This is actually an odd little teaser that a few readers sent in to me recently — including one who offered a solution that is actually correct (forgot to ask for permission, so I won’t mention the name). Smart readers here, as always.
What we get here, in exchange for subscribing to Steve Sjuggerud’s True Wealth, is an explanation of how you can use “Form SSA-521” to increase your Social Security checks. The teaser says that “every retiree should read this” … and there’s some truth to it, certainly. Though you don’t need to subscribe to anyone’s newsletter just to find out what it is.
I won’t go into great detail on this one — it’s not super sneaky as so many of these teasers are. There is, for example, actually a form number 521 involved, they didn’t just make it up.
What the teaser tells us is that many people can raise your social security payments, and that very few people did so last year, and that even most Social Security Administration employees have never heard of it before. It essentially is a way to restart your Social Security clock — if you have applied for Social Security you know that your payments are much higher if you wait a few years than if you take the payments as soon as you become eligible.
Essentially what’s being teased here is a way to double dip at the government soup tureen.
Anyone who has applied for Social Security can also place a request to withdraw their application. If you applied five years ago and started receiving checks when you were 62, for example, you could file form SSA-521 to request a withdrawal of your application, and then after that’s processed you could apply for Social Security again, this time at the much higher payments you would receive as the 67 year old that you now are.
So what’s the catch? Well, you have to repay any money you received. Which stands to reason, if you’re withdrawing your application five years after the fact you have to pay back those 5 years of Social Security checks.
Why do it? It’s essentially an interest-free loan. As I understand it, you don’t have to pay interest on those five years of payments you’ve received from Social Security, you just have to pay back whatever you’ve received.
Other than that, it’s essentially an actuarial question — how long are you going to live, and how long would you have to live to make it worth it to restart the clock? The payments for someone five or ten years older than the minimum Social Security age can be dramatically higher, so for many folks it will probably be a genuinely good thing to do.
Any other catch? Well, the reason not many folks have done this in the past is that the process for withdrawal of a Social Security application looks like it was generally designed to correct errors, and probably the few hundred folks who did this last year did so because they messed up their application, or didn’t understand the graduated payout schedule and later realized that they didn’t really need to apply yet after all and might as well wait for larger checks.
The wide publication of this idea happened just earlier this year — Laurence Kotlikoff, a Boston University economist, was the one who is credited with bringing this to everyone’s attention. He published his info earlier this year, and it got a fair amount of attention from financial planners and the money media.

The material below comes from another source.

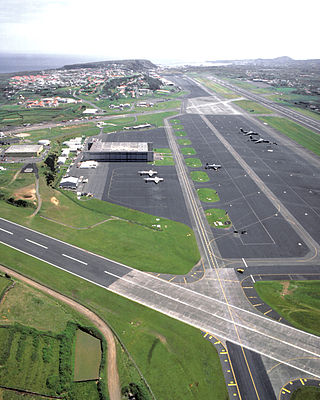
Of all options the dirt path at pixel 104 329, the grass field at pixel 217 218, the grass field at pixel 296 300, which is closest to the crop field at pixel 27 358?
the dirt path at pixel 104 329

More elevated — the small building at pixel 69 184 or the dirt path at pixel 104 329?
the small building at pixel 69 184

So … should you do this? I have no idea, it would probably be worth reading up on it, and talking with your financial adviser, but from the articles I’ve seen it certainly is worth researching if you took Social Security early and you’ve got the money to pay it back, perhaps especially if you are optimistic about your life expectancy from this point.
The bigger question for some folks who are a bit younger, near the time when they can apply for Social Security, is whether you should take early Social Security even if you don’t need it, with the intention of using it as an interest-free loan and withdrawing your application and repaying it in a few years. In my opinion that’s an ethical question as well as a political and financial one — the fact that this is a very new thing for the Social Security Administration means that they may well change the rules to counteract this loophole.

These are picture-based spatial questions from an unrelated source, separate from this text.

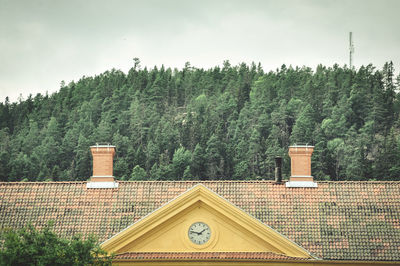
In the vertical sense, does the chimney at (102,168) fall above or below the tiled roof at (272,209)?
above

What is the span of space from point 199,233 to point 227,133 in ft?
459

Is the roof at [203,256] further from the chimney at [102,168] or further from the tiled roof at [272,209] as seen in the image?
the chimney at [102,168]

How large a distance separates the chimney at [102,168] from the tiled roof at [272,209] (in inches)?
14.8

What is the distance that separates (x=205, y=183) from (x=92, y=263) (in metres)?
9.44

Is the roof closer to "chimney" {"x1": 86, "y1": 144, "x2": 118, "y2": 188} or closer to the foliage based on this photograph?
"chimney" {"x1": 86, "y1": 144, "x2": 118, "y2": 188}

And when you do file SSA-521, you do have to give a reason for requesting your withdrawal, whether you’re going back to work or something else. I have no idea whether they care what these reasons are, or if they ever reject these applications for withdrawal, or will do so in the future.
Certainly there was no intent for Social Security to offer interest-free loans to retirees, so I wouldn’t be surprised to see them clamp down on this eventually. I have no idea what impact that might have on folks who tried to game the system by taking Social Security payments early with the intention of paying them back, but it’s something to think about — I would consider this a loophole, so it would not be surprising if they didn’t make any provisions to “grandfather in” folks who tried to exercise this loophole. My perspective could certainly be very wrong, I’m no expert on Social Security, nor am I a financial planner, this is just my opinion.

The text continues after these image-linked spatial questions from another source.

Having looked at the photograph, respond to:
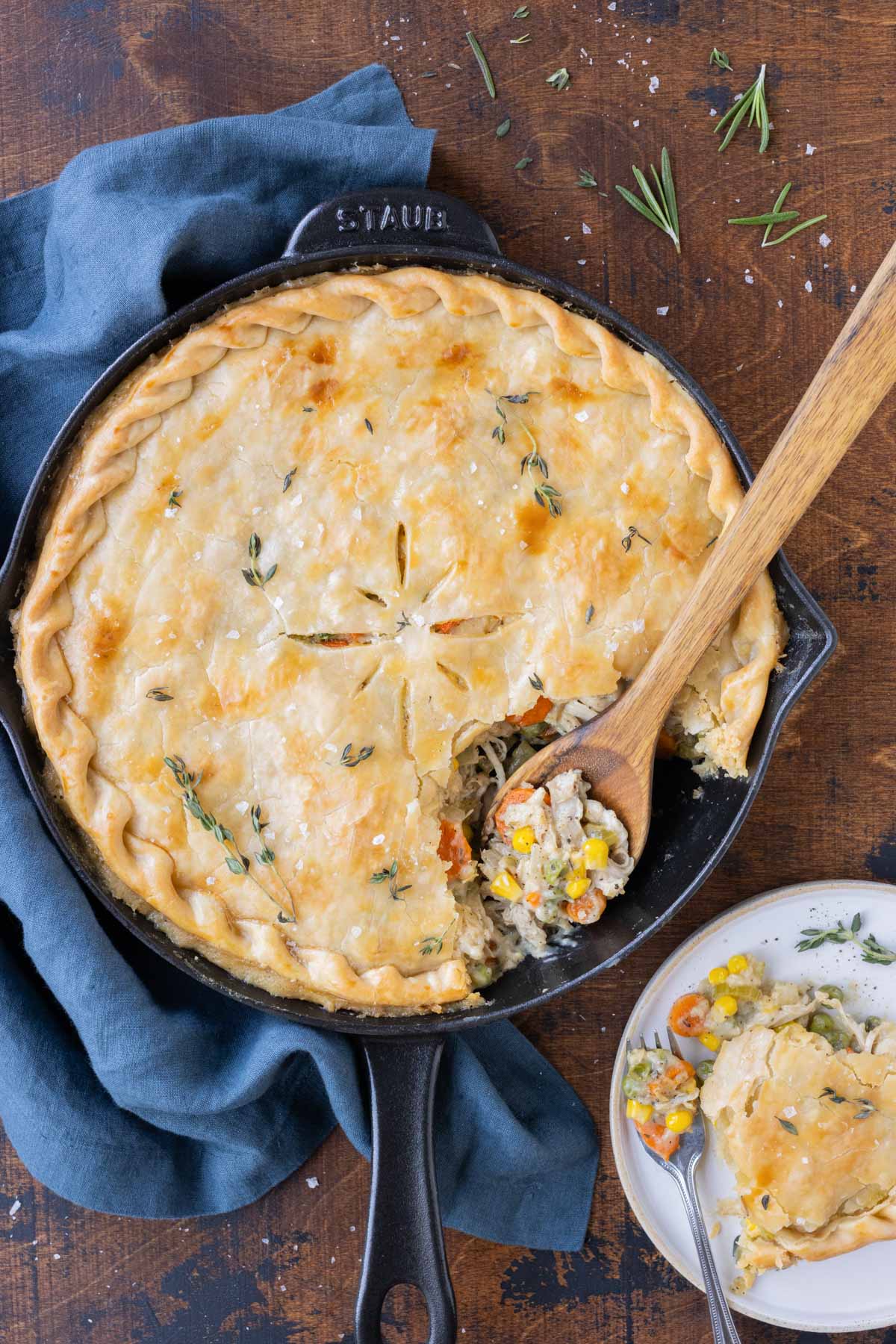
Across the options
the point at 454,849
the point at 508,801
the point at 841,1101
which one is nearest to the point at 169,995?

Here’s a start for you if you want to read up:
The explanation from the Social Security Handbook is that yes, you can replay your benefits and withdraw your claim, click here to see their formal explanation — it’s 1515.2. The actual form is really called SSA-521, you can download the pdf here if you like.
There’s a very brief explanation of what it is in a story from Marketplace (the NPR show).
There’s an article from Investment Advisor magazine that explains how this works.
And if you want to see ground zero of this, here’s an explanation of the numbers from Dr. Kotlikoff, the economist who brought this to the attention of a lot of folks and is quoted or cited in most of those stories. His case study includes a chart that gives you some idea of how this might impact an individual as you begin to understand whether this is a worthwhile thing to do.
If anyone out there in Gumshoe land has done this, or looked into it, feel free to share your experiences or opinions. It’s real, but I’d make sure to run your numbers through the scenarios — you can probably skip Steve Sjuggerud and go straight to whoever you trust for your financial planning advice if you don’t like digging in to the data and the government forms by yourself.